Grain Processing Seminar February 22nd-Dr. Todd Przybycien,Carnegie Mellon University

Dr. Todd M. Przybycien

 Carnegie Mellon University

Departments of Chemical Engineering and Biomedical Engineering 

Friday-February 22, 2013


MUB- Alumni Lounge


Unconventional Applications of Poly(ethylene glycol)-modified Proteins in BioProcessing and Drug Delivery

The covalent attachment of poly(ethylene glycol) (PEG) polymer chains, or “PEGylation,” improves the efficacy of protein drugs by extending their half-lives in the circulation without adversely affecting biological binding activity: the PEG chains are thought to hinder recognition by proteases, inhibitors and antibodies through steric interactions and to retard renal clearance through increased molecular size.  We used a more complete understanding of the solution and interfacial adsorption behavior of PEG-protein conjugates to explore new applications of protein PEGylation in bioprocessing and drug delivery. 

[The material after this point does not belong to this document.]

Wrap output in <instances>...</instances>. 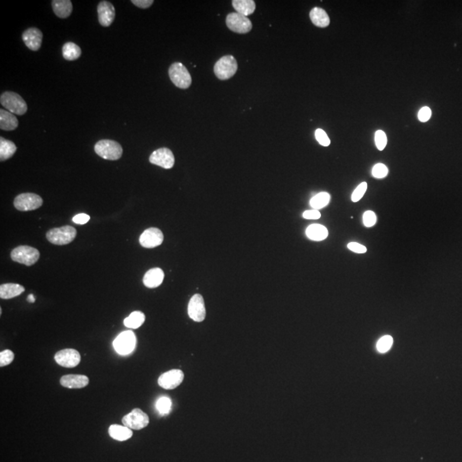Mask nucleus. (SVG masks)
<instances>
[{"label":"nucleus","mask_w":462,"mask_h":462,"mask_svg":"<svg viewBox=\"0 0 462 462\" xmlns=\"http://www.w3.org/2000/svg\"><path fill=\"white\" fill-rule=\"evenodd\" d=\"M306 234L310 240L320 242L328 237L329 232L328 230L324 225L315 223L308 226L306 229Z\"/></svg>","instance_id":"b1692460"},{"label":"nucleus","mask_w":462,"mask_h":462,"mask_svg":"<svg viewBox=\"0 0 462 462\" xmlns=\"http://www.w3.org/2000/svg\"><path fill=\"white\" fill-rule=\"evenodd\" d=\"M132 3L141 9H147L153 3V0H132Z\"/></svg>","instance_id":"37998d69"},{"label":"nucleus","mask_w":462,"mask_h":462,"mask_svg":"<svg viewBox=\"0 0 462 462\" xmlns=\"http://www.w3.org/2000/svg\"><path fill=\"white\" fill-rule=\"evenodd\" d=\"M94 151L104 160H118L123 155V147L115 140H99L94 146Z\"/></svg>","instance_id":"20e7f679"},{"label":"nucleus","mask_w":462,"mask_h":462,"mask_svg":"<svg viewBox=\"0 0 462 462\" xmlns=\"http://www.w3.org/2000/svg\"><path fill=\"white\" fill-rule=\"evenodd\" d=\"M51 6L55 15L59 18H67L71 15L73 5L70 0H53L51 1Z\"/></svg>","instance_id":"aec40b11"},{"label":"nucleus","mask_w":462,"mask_h":462,"mask_svg":"<svg viewBox=\"0 0 462 462\" xmlns=\"http://www.w3.org/2000/svg\"><path fill=\"white\" fill-rule=\"evenodd\" d=\"M73 222L77 224H85L90 220L89 215L85 213L77 214L73 217Z\"/></svg>","instance_id":"79ce46f5"},{"label":"nucleus","mask_w":462,"mask_h":462,"mask_svg":"<svg viewBox=\"0 0 462 462\" xmlns=\"http://www.w3.org/2000/svg\"><path fill=\"white\" fill-rule=\"evenodd\" d=\"M347 248L352 252H356V253H365L367 251V248L365 246L361 245L360 243H348Z\"/></svg>","instance_id":"ea45409f"},{"label":"nucleus","mask_w":462,"mask_h":462,"mask_svg":"<svg viewBox=\"0 0 462 462\" xmlns=\"http://www.w3.org/2000/svg\"><path fill=\"white\" fill-rule=\"evenodd\" d=\"M139 242L143 248L154 249L162 244L164 235L158 228H149L140 235Z\"/></svg>","instance_id":"4468645a"},{"label":"nucleus","mask_w":462,"mask_h":462,"mask_svg":"<svg viewBox=\"0 0 462 462\" xmlns=\"http://www.w3.org/2000/svg\"><path fill=\"white\" fill-rule=\"evenodd\" d=\"M77 234L76 228L70 225H65L48 230L45 236L48 242L51 244L63 246L72 243L76 238Z\"/></svg>","instance_id":"f03ea898"},{"label":"nucleus","mask_w":462,"mask_h":462,"mask_svg":"<svg viewBox=\"0 0 462 462\" xmlns=\"http://www.w3.org/2000/svg\"><path fill=\"white\" fill-rule=\"evenodd\" d=\"M389 169L384 166L383 164H377L374 166L373 169V175L376 178H384L386 175H388Z\"/></svg>","instance_id":"f704fd0d"},{"label":"nucleus","mask_w":462,"mask_h":462,"mask_svg":"<svg viewBox=\"0 0 462 462\" xmlns=\"http://www.w3.org/2000/svg\"><path fill=\"white\" fill-rule=\"evenodd\" d=\"M188 313L190 319L195 322H202L206 319V306L204 299L200 294L192 297L188 306Z\"/></svg>","instance_id":"ddd939ff"},{"label":"nucleus","mask_w":462,"mask_h":462,"mask_svg":"<svg viewBox=\"0 0 462 462\" xmlns=\"http://www.w3.org/2000/svg\"><path fill=\"white\" fill-rule=\"evenodd\" d=\"M184 378V374L181 370H170L164 373L159 378V385L163 389H174L178 387Z\"/></svg>","instance_id":"2eb2a0df"},{"label":"nucleus","mask_w":462,"mask_h":462,"mask_svg":"<svg viewBox=\"0 0 462 462\" xmlns=\"http://www.w3.org/2000/svg\"><path fill=\"white\" fill-rule=\"evenodd\" d=\"M25 291L23 285L17 284H1L0 286V298L3 300H9L14 297L19 296Z\"/></svg>","instance_id":"412c9836"},{"label":"nucleus","mask_w":462,"mask_h":462,"mask_svg":"<svg viewBox=\"0 0 462 462\" xmlns=\"http://www.w3.org/2000/svg\"><path fill=\"white\" fill-rule=\"evenodd\" d=\"M15 359V354L10 349H5L0 353V367H6Z\"/></svg>","instance_id":"473e14b6"},{"label":"nucleus","mask_w":462,"mask_h":462,"mask_svg":"<svg viewBox=\"0 0 462 462\" xmlns=\"http://www.w3.org/2000/svg\"><path fill=\"white\" fill-rule=\"evenodd\" d=\"M40 251L30 246H18L10 252V258L13 261L20 264L32 266L40 258Z\"/></svg>","instance_id":"7ed1b4c3"},{"label":"nucleus","mask_w":462,"mask_h":462,"mask_svg":"<svg viewBox=\"0 0 462 462\" xmlns=\"http://www.w3.org/2000/svg\"><path fill=\"white\" fill-rule=\"evenodd\" d=\"M170 80L175 86L182 89H187L191 86L192 78L188 69L181 63H174L169 69Z\"/></svg>","instance_id":"423d86ee"},{"label":"nucleus","mask_w":462,"mask_h":462,"mask_svg":"<svg viewBox=\"0 0 462 462\" xmlns=\"http://www.w3.org/2000/svg\"><path fill=\"white\" fill-rule=\"evenodd\" d=\"M0 103L12 114L23 116L28 111V105L25 100L16 92L9 91L3 92L0 97Z\"/></svg>","instance_id":"f257e3e1"},{"label":"nucleus","mask_w":462,"mask_h":462,"mask_svg":"<svg viewBox=\"0 0 462 462\" xmlns=\"http://www.w3.org/2000/svg\"><path fill=\"white\" fill-rule=\"evenodd\" d=\"M122 423L131 430H141L149 424V417L140 408H134L128 415L123 418Z\"/></svg>","instance_id":"1a4fd4ad"},{"label":"nucleus","mask_w":462,"mask_h":462,"mask_svg":"<svg viewBox=\"0 0 462 462\" xmlns=\"http://www.w3.org/2000/svg\"><path fill=\"white\" fill-rule=\"evenodd\" d=\"M136 345V336L131 331L122 332L113 341V347L118 354L127 355L134 350Z\"/></svg>","instance_id":"6e6552de"},{"label":"nucleus","mask_w":462,"mask_h":462,"mask_svg":"<svg viewBox=\"0 0 462 462\" xmlns=\"http://www.w3.org/2000/svg\"><path fill=\"white\" fill-rule=\"evenodd\" d=\"M149 161L151 164L162 167L164 169H171L175 165V157L169 148L162 147L151 154Z\"/></svg>","instance_id":"f8f14e48"},{"label":"nucleus","mask_w":462,"mask_h":462,"mask_svg":"<svg viewBox=\"0 0 462 462\" xmlns=\"http://www.w3.org/2000/svg\"><path fill=\"white\" fill-rule=\"evenodd\" d=\"M165 273L160 268H153L146 272L143 277V284L149 289L159 287L164 281Z\"/></svg>","instance_id":"6ab92c4d"},{"label":"nucleus","mask_w":462,"mask_h":462,"mask_svg":"<svg viewBox=\"0 0 462 462\" xmlns=\"http://www.w3.org/2000/svg\"><path fill=\"white\" fill-rule=\"evenodd\" d=\"M303 217L306 219H319L321 217V214L318 210H308L303 212Z\"/></svg>","instance_id":"a19ab883"},{"label":"nucleus","mask_w":462,"mask_h":462,"mask_svg":"<svg viewBox=\"0 0 462 462\" xmlns=\"http://www.w3.org/2000/svg\"><path fill=\"white\" fill-rule=\"evenodd\" d=\"M17 147L16 144L11 140H6L3 137L0 138V161L3 162L9 160L15 154Z\"/></svg>","instance_id":"bb28decb"},{"label":"nucleus","mask_w":462,"mask_h":462,"mask_svg":"<svg viewBox=\"0 0 462 462\" xmlns=\"http://www.w3.org/2000/svg\"><path fill=\"white\" fill-rule=\"evenodd\" d=\"M315 138L316 140H318V142L323 147H328L331 144V140L328 137V135L321 128H318L315 131Z\"/></svg>","instance_id":"e433bc0d"},{"label":"nucleus","mask_w":462,"mask_h":462,"mask_svg":"<svg viewBox=\"0 0 462 462\" xmlns=\"http://www.w3.org/2000/svg\"><path fill=\"white\" fill-rule=\"evenodd\" d=\"M367 182H362L360 183L357 188L354 189V191L353 192L352 194V201L353 202H358V201L361 200V198L363 197L365 193L367 192Z\"/></svg>","instance_id":"72a5a7b5"},{"label":"nucleus","mask_w":462,"mask_h":462,"mask_svg":"<svg viewBox=\"0 0 462 462\" xmlns=\"http://www.w3.org/2000/svg\"><path fill=\"white\" fill-rule=\"evenodd\" d=\"M18 127V120L11 112L3 109L0 110V128L2 130L12 131Z\"/></svg>","instance_id":"4be33fe9"},{"label":"nucleus","mask_w":462,"mask_h":462,"mask_svg":"<svg viewBox=\"0 0 462 462\" xmlns=\"http://www.w3.org/2000/svg\"><path fill=\"white\" fill-rule=\"evenodd\" d=\"M43 35L37 28H29L23 34V41L31 51H38L42 44Z\"/></svg>","instance_id":"f3484780"},{"label":"nucleus","mask_w":462,"mask_h":462,"mask_svg":"<svg viewBox=\"0 0 462 462\" xmlns=\"http://www.w3.org/2000/svg\"><path fill=\"white\" fill-rule=\"evenodd\" d=\"M89 383V378L85 375L69 374L60 378V384L68 389H83Z\"/></svg>","instance_id":"a211bd4d"},{"label":"nucleus","mask_w":462,"mask_h":462,"mask_svg":"<svg viewBox=\"0 0 462 462\" xmlns=\"http://www.w3.org/2000/svg\"><path fill=\"white\" fill-rule=\"evenodd\" d=\"M430 117H431V111L427 106H424L423 108H421L420 111L419 112V114H418L419 120L423 122V123L427 122L430 119Z\"/></svg>","instance_id":"58836bf2"},{"label":"nucleus","mask_w":462,"mask_h":462,"mask_svg":"<svg viewBox=\"0 0 462 462\" xmlns=\"http://www.w3.org/2000/svg\"><path fill=\"white\" fill-rule=\"evenodd\" d=\"M145 314L140 311H135L125 319V325L127 328L138 329L145 322Z\"/></svg>","instance_id":"c85d7f7f"},{"label":"nucleus","mask_w":462,"mask_h":462,"mask_svg":"<svg viewBox=\"0 0 462 462\" xmlns=\"http://www.w3.org/2000/svg\"><path fill=\"white\" fill-rule=\"evenodd\" d=\"M82 55V49L73 42H67L63 46V57L65 60H77Z\"/></svg>","instance_id":"cd10ccee"},{"label":"nucleus","mask_w":462,"mask_h":462,"mask_svg":"<svg viewBox=\"0 0 462 462\" xmlns=\"http://www.w3.org/2000/svg\"><path fill=\"white\" fill-rule=\"evenodd\" d=\"M109 435L113 439L123 442V441L129 439L133 435V431L125 425L122 426L118 424H112L109 427Z\"/></svg>","instance_id":"a878e982"},{"label":"nucleus","mask_w":462,"mask_h":462,"mask_svg":"<svg viewBox=\"0 0 462 462\" xmlns=\"http://www.w3.org/2000/svg\"><path fill=\"white\" fill-rule=\"evenodd\" d=\"M28 301H29V302H30V303L35 302V297H34V295H33V294H29V296H28Z\"/></svg>","instance_id":"c03bdc74"},{"label":"nucleus","mask_w":462,"mask_h":462,"mask_svg":"<svg viewBox=\"0 0 462 462\" xmlns=\"http://www.w3.org/2000/svg\"><path fill=\"white\" fill-rule=\"evenodd\" d=\"M310 19L312 23L319 28H326L330 24V17L325 10L321 8H313L310 12Z\"/></svg>","instance_id":"5701e85b"},{"label":"nucleus","mask_w":462,"mask_h":462,"mask_svg":"<svg viewBox=\"0 0 462 462\" xmlns=\"http://www.w3.org/2000/svg\"><path fill=\"white\" fill-rule=\"evenodd\" d=\"M226 25L232 32L237 34H247L252 30L251 21L239 13H230L226 17Z\"/></svg>","instance_id":"9d476101"},{"label":"nucleus","mask_w":462,"mask_h":462,"mask_svg":"<svg viewBox=\"0 0 462 462\" xmlns=\"http://www.w3.org/2000/svg\"><path fill=\"white\" fill-rule=\"evenodd\" d=\"M54 360L61 367L73 368L80 364L81 354L73 348H66L55 354Z\"/></svg>","instance_id":"9b49d317"},{"label":"nucleus","mask_w":462,"mask_h":462,"mask_svg":"<svg viewBox=\"0 0 462 462\" xmlns=\"http://www.w3.org/2000/svg\"><path fill=\"white\" fill-rule=\"evenodd\" d=\"M330 200H331V195H329L328 193L322 192L318 195H314L312 198V200L310 201V206L314 210H319L325 208L326 206H328Z\"/></svg>","instance_id":"c756f323"},{"label":"nucleus","mask_w":462,"mask_h":462,"mask_svg":"<svg viewBox=\"0 0 462 462\" xmlns=\"http://www.w3.org/2000/svg\"><path fill=\"white\" fill-rule=\"evenodd\" d=\"M43 205V200L40 195L33 193H24L17 195L14 200V207L20 211L35 210Z\"/></svg>","instance_id":"0eeeda50"},{"label":"nucleus","mask_w":462,"mask_h":462,"mask_svg":"<svg viewBox=\"0 0 462 462\" xmlns=\"http://www.w3.org/2000/svg\"><path fill=\"white\" fill-rule=\"evenodd\" d=\"M393 344V338L390 336H384L380 338L377 343V349L379 353H386L391 348Z\"/></svg>","instance_id":"7c9ffc66"},{"label":"nucleus","mask_w":462,"mask_h":462,"mask_svg":"<svg viewBox=\"0 0 462 462\" xmlns=\"http://www.w3.org/2000/svg\"><path fill=\"white\" fill-rule=\"evenodd\" d=\"M98 16L100 25L103 27H109L115 19V8L112 3L108 1H101L98 4Z\"/></svg>","instance_id":"dca6fc26"},{"label":"nucleus","mask_w":462,"mask_h":462,"mask_svg":"<svg viewBox=\"0 0 462 462\" xmlns=\"http://www.w3.org/2000/svg\"><path fill=\"white\" fill-rule=\"evenodd\" d=\"M232 5L236 12L245 16L252 15L256 9L253 0H233Z\"/></svg>","instance_id":"393cba45"},{"label":"nucleus","mask_w":462,"mask_h":462,"mask_svg":"<svg viewBox=\"0 0 462 462\" xmlns=\"http://www.w3.org/2000/svg\"><path fill=\"white\" fill-rule=\"evenodd\" d=\"M376 223V214L374 213L373 210H367L363 214V223L365 226L370 228V227L374 226Z\"/></svg>","instance_id":"4c0bfd02"},{"label":"nucleus","mask_w":462,"mask_h":462,"mask_svg":"<svg viewBox=\"0 0 462 462\" xmlns=\"http://www.w3.org/2000/svg\"><path fill=\"white\" fill-rule=\"evenodd\" d=\"M237 61L231 55L222 57L214 65V73L219 80H228L237 72Z\"/></svg>","instance_id":"39448f33"},{"label":"nucleus","mask_w":462,"mask_h":462,"mask_svg":"<svg viewBox=\"0 0 462 462\" xmlns=\"http://www.w3.org/2000/svg\"><path fill=\"white\" fill-rule=\"evenodd\" d=\"M375 143L378 150L382 151L385 148L387 145V136L383 131H377L375 134Z\"/></svg>","instance_id":"c9c22d12"},{"label":"nucleus","mask_w":462,"mask_h":462,"mask_svg":"<svg viewBox=\"0 0 462 462\" xmlns=\"http://www.w3.org/2000/svg\"><path fill=\"white\" fill-rule=\"evenodd\" d=\"M156 408L158 411L160 412L162 415H166L170 411L171 408V401L168 397H160L156 403Z\"/></svg>","instance_id":"2f4dec72"}]
</instances>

We have developed new, high selectivity protein affinity chromatography media by PEGylating immobilized protein affinity ligands outside of the target binding site.  This discourages the non-specific binding of contaminant species without decreasing target binding.  We find selectivity enhancements for IgG-class antibodies of 2x to 3x for Protein A affinity chromatography media modified with 5 kDa and 20 kDa PEG chains relative to the un-modified media, without loss of antibody binding affinity.  Increased contaminant rejection by Protein A media has important implications for simplifying downstream processing operations for monoclonal antibody production and for extending the operating lifetime of this expensive class of bioseparations media.

We have exploited PEGylation to reduce denaturing adsorptive interactions between proteins and interfaces that limit the successful delivery of protein drugs from poly(lactide-co-glycolide) (PLG) microsphere delivery systems. Oil/water interfaces are present during the generation of protein-loaded PLG microspheres by the double emulsion technique and solid/water interfaces are present as the microspheres erode during delivery.  The depressed adsorption isotherms of conjugates reduce the extent of adsorption at denaturing interfaces and the attached PEG random coils serve as steric diluents at interfaces.  While PEGylation with 20 kDa PEG has little effect on protein behavior at ethyl acetate/water interfaces, at PLG/water interfaces we find decreased extents of adsorption, increased reversibility of adsorption and decreased tendency to aggregate.  These results have translated to ~50% and ~100% improvements in active protein release for monoPEGylated and diPEGylated ribonuclease A, respectively.